Home | Contact Us | FAQ | Search & Site Map | Link to Us
Sign In | Join | Other 45 Sites in Network
Home
DiscussionsAccessExcelInfoPathOutlookPowerPointPublisherWord
DirectoryUser Groups
Related Topics
Outlook ExpressInternet ExplorerWindowsMS Server ProductsMore Topics ...

MS Office Forum / Excel / New Users / August 2007

Tip: Looking for answers? Try searching our database.

Extracting some text from a string.

Thread view: 
Enable EMail Alerts  Start New Thread
Thread rating: 
Art MacNeil - 18 Aug 2007 01:18 GMT
Hello,

 I'm trying to extract some specific text from a bunch of strings of text.

I think this should be really easy but I can't get it done. I've used "Left"
"Mid", "Substitute" and "Find" in one combination of another and sometimes
it works but it doesn't always work.

Regardless of the path, what I need is, the string of text after the final
"\" and before the ".xls"

I've copied a sample of the strings I'm working with below.

C:\Source\qa\T P 2006\QT, IR, QTW, IRW\Tax Components\Calculation
Testing\Federal\5 year compare\5yearscomparePF.xls
C:\Source\qa\T P 2006\QT, IR, QTW, IRW\Tax Components\Calculation
Testing\Federal\CCA\CCA Line 1 to 2475.xls
C:\Source\qa\T P 2006\QT, IR, QTW, IRW\Tax Components\Calculation
Testing\Federal\CCA\CCA Lines 2475 & down.xls
C:\Source\qa\T P 2006\QT, IR, QTW, IRW\Tax Components\Calculation
Testing\Federal\RRSP Deduction pf\RRSP Deduction PF.xls
E:\T Ps\T P 2007\QT, IR, QTW, IRW\Tax Components\Calculation
Testing\Federal\5 year compare pf.xls
E:\T Ps\T P 2007\QT, IR, QTW, IRW\Tax Components\Calculation
Testing\Federal\CCA Line 1 to 2475.xls
E:\T Ps\T P 2007\QT, IR, QTW, IRW\Tax Components\Calculation
Testing\Federal\CCA Lines 2475 & down.xls
E:\T Ps\T P 2007\QT, IR, QTW, IRW\Tax Components\Calculation
Testing\Federal\RRSP Deduction pf.xls
C:\Source\qa\T P 2006\QT, IR, QTW, IRW\Tax Components\Calculation
Testing\Québec\Annexe A\Annexe A T P.xls
C:\Source\qa\T P 2006\QT, IR, QTW, IRW\Tax Components\Calculation
Testing\Québec\LSVCC\LSVCC (Québec) T P.xls
C:\Source\qa\T P 2006\QT, IR, QTW, IRW\Tax Components\Calculation
Testing\Québec\QVEH-B\QVEH-B series T P.xls
C:\Source\qa\T P 2006\QT, IR, QTW, IRW\Tax Components\Calculation
Testing\Québec\TP1-Comparative_Summary\TP1_Comparative_TAXSUMMARY_PF.xls
E:\T Ps\T P 2007\QT, IR, QTW, IRW\Tax Components\Calculation
Testing\Québec\Annexe A.xls
E:\T Ps\T P 2007\QT, IR, QTW, IRW\Tax Components\Calculation
Testing\Québec\LSVCC (Québec).xls
E:\T Ps\T P 2007\QT, IR, QTW, IRW\Tax Components\Calculation
Testing\Québec\QVEH B.xls
E:\T Ps\T P 2007\QT, IR, QTW, IRW\Tax Components\Calculation
Testing\Québec\TP1 Comp Summary pf.xls

The Text I need is:
5yearscomparePF
CCA Line 1 to 2475
CCA Lines 2475 & down
RRSP Deduction PF
5 year compare pf
CCA Line 1 to 2475
CCA Lines 2475 & down
RRSP Deduction pf
Annexe A T P
LSVCC (Québec) T P
QVEH-B series T P
TP1_Comparative_TAXSUMMARY_PF
Annexe A
LSVCC (Québec)

DIRECTIVES>
A. In the forum post on extracting text from file paths, which Excel functions does the poster say they have combined?
B. Continue the forum post on extracting text from file paths from the point where it stops.

MATERIAL PROVIDED>
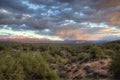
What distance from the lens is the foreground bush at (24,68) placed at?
22031mm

FINAL RESULTS>
A. Left, Mid, Substitute and Find.

B.
QVEH B
TP1 Comp Summary pf

Thank you for your help,

Art.
Rick Rothstein (MVP - VB) - 18 Aug 2007 01:51 GMT
If your 'xls' extensions are all always in lower case letters, then this
formula will work...

=SUBSTITUTE(SUBSTITUTE(A1,LEFT(A1,FIND("*",SUBSTITUTE(A1,"\","*",LEN(A1)-LEN(SUBSTITUTE(A1,"\",""))))),""),".xls","")

If the extensions can be all lower or all upper case letters, then this
formula will work....

=SUBSTITUTE(SUBSTITUTE(SUBSTITUTE(A1,LEFT(A1,FIND("*",SUBSTITUTE(A1,"\","*",LEN(A1)-LEN(SUBSTITUTE(A1,"\",""))))),""),".xls",""),".XLS","")

Note though that neither formula will work if there is a mixture of upper
and lower case letters in the extension part of the string.

Rick

> Hello,
>
[quoted text clipped - 63 lines]
>
> Art.
MartinW - 18 Aug 2007 02:14 GMT
Hi Rick,

Perhaps this formula which I believe was one of yours might work better.
=MID(A1,FIND("~",SUBSTITUTE(A1,"\","~",LEN(A1)-LEN(SUBSTITUTE(A1,"\",""))))+1,999)
then in C1 put
=LEFT(B1,LEN(B1)-4)
This allows for upper and lower case as well as .doc or any other extension.

Now if you could just show us how to combine the two.....I've been trying
but I just can't get the syntax right.

Regards
Martin

> If your 'xls' extensions are all always in lower case letters, then this
> formula will work...
[quoted text clipped - 79 lines]
>>
>> Art.
Rick Rothstein (MVP - VB) - 18 Aug 2007 02:58 GMT
Hey, I forgot I posted that one (I tend to re-create these things as the
questions come in). Here is the combined formula...

=SUBSTITUTE(SUBSTITUTE(SUBSTITUTE(A1,LEFT(A1,FIND("*",SUBSTITUTE(A1,"\","*",LEN(A1)-LEN(SUBSTITUTE(A1,"\",""))))),""),".xls",""),".XLS","")

It is 38 characters longer than the one I posted to this thread and requires
some 5 additional function calls (the extra overhead coming from having to
remove the extension).

Rick

> Hi Rick,
>
[quoted text clipped - 94 lines]
>>>
>>> Art.
Art MacNeil - 18 Aug 2007 02:35 GMT
This worked perfectly:

=SUBSTITUTE(SUBSTITUTE(A1,LEFT(A1,FIND("*",SUBSTITUTE(A1,"\","*",LEN(A1)-LEN(SUBSTITUTE(A1,"\",""))))),""),".xls","")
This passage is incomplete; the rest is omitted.